Our species is on the brink of triggering a mass extinction event, the sixth in the Earth’s long history. Global populations of wild animals have more than halved over the last 40 years, and ecosystems have been devastated by the pursuit of development. The climate, too, is on a knife-edge. Without complementary and coordinated action across climate, development and nature at once it will not be possible to achieve success in any of them. In rising to these challenges, however, the biggest mistake would be to treat them as three separate problems that require three separate sets of solutions.
In 2020, countries have the chance to choose a better, integrated approach for international agreements and national commitments on climate, biodiversity and development. Addressing each of these areas in isolation would be failing to recognise how inter-related the challenges and potential solutions are. In particular, an integrated approach to climate, nature and development should be reflected at key moments in 2020; when the post-2020 biodiversity framework will be agreed at the CBD COP 15 in Beijing, when Parties to the Paris Agreement will update and enhance their Nationally Determined Contributions (NDCs) and when Governments agree on how to get new targets for the environmental SDGs, which currently have 2020 timeframes.

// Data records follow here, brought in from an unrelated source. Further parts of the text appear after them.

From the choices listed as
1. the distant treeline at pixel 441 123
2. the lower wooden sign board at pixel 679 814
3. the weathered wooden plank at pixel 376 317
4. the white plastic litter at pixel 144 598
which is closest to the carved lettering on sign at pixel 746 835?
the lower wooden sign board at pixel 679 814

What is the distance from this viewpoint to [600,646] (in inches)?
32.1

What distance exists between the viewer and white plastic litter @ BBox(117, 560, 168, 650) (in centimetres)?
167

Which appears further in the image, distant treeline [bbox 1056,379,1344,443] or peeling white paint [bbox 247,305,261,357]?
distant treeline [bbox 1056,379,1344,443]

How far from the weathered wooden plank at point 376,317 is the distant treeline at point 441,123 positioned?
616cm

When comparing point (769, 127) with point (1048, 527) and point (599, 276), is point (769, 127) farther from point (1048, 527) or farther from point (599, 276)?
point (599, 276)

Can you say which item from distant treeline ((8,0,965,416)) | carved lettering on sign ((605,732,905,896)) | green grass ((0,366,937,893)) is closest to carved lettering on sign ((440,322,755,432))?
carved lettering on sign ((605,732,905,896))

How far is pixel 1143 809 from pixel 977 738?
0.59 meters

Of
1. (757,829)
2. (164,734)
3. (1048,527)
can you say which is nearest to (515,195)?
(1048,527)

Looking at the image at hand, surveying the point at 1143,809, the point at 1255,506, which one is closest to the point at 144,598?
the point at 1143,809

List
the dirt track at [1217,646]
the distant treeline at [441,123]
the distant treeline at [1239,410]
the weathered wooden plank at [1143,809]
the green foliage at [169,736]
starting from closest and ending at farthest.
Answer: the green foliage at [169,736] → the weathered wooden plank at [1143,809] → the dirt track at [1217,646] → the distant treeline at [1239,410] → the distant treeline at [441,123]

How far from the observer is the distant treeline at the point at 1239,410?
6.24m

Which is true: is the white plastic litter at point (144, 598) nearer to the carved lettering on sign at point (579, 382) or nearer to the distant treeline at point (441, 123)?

Fortunately there are signs that a trend to align international instruments on climate, nature and development is emerging. To explore how this alignment can be sped up and improved, based on the strengths of various international instruments, this paper builds on existing studies of the synergies between the SDGs and NDCs and of the SDGs and the Paris Agreement. It analyses the degree of alignment and integration of biodiversity concerns in the current Nationally Determined Contributions (NDCs) of 100 countries around the world. This informs a set of recommendations on how improved integrated implementation across international instruments can be realised, at international as well as national level. Optimising synergies is critical to make the best use of scarce resources, promote efficiencies in actions, and increase information sharing to deliver effective, integrated outcomes.